Dommage, qu’il oublie de mentionner la stèle gravée par son prédécesseur en 1902… Dommage également, que par un habile contournement de la loi péruvienne de l’époque, l’équipe américaine en profita pour sortir tous les artéfacts présents sur le site ! Ce patrimoine immense se trouve aujourd’hui, disséminé soit dans les vitrines de musées aux Etats-Unis, soit dans des collections privées. L’année dernière, grâce à l’action médiatique du président Alan Garcia, 366 objets sur les 45 000, ont été restitués par l’université de Yale, qui les détenait. Le reste devrait suivre dans les mois à venir pour le plus grand bonheur du pays qui pourra ainsi profiter pleinement de son patrimoine.
2500 visiteurs parcourent chaque jour le sanctuaire. Et encore, les places sont limitées ! En juin dernier, l’UNESCO a demandé aux autorités de leur présenter un rapport imminent, sur l’état de conservation du site, sous menace de rayer Machu Picchu de son patrimoine (auquel il est inscrit depuis 1983). En effet, victime de son succès, la cité inca est mise régulièrement en danger. Il y a quelques années, un projet mégalomane prévoyait de construire un téléphérique entre Aguas Calientes et la citadelle. Sans parler de la fois où, lors du tournage d’une publicité pour une marque de bière, une grue tomba et endommagea l’horloge solaire de l’intihuatana.
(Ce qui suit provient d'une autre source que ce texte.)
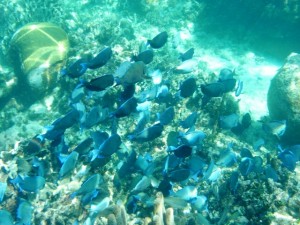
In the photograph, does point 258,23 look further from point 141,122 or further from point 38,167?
point 38,167

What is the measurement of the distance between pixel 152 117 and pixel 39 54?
4.02m

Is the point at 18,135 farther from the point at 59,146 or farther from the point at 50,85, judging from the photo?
the point at 59,146

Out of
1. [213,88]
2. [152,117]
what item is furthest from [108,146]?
[152,117]

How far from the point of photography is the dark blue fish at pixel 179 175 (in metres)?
4.50

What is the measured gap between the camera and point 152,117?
272 inches

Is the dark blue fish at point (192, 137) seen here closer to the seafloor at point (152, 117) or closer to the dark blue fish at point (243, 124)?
the seafloor at point (152, 117)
L’UNESCO veille donc à limiter les excès autour de ce spectaculaire patrimoine. Elle s’oppose en ce moment au projet de route qui pourrait bientôt relier Aguas Calientes.
C’est justifié à mon avis, l’endroit pousse à la contemplation, complètement en inadéquation avec les tours organisés par les agences qui poussent les touristes à courir partout, et parfois à grimper impunément sur les enceintes ancestrales.
- Pour écrire cet article je me suis principalement basée sur le captivant ouvrage de Sergio Vilela et José Carlos de la Puente : « El ultimo secreto de Machu Picchu »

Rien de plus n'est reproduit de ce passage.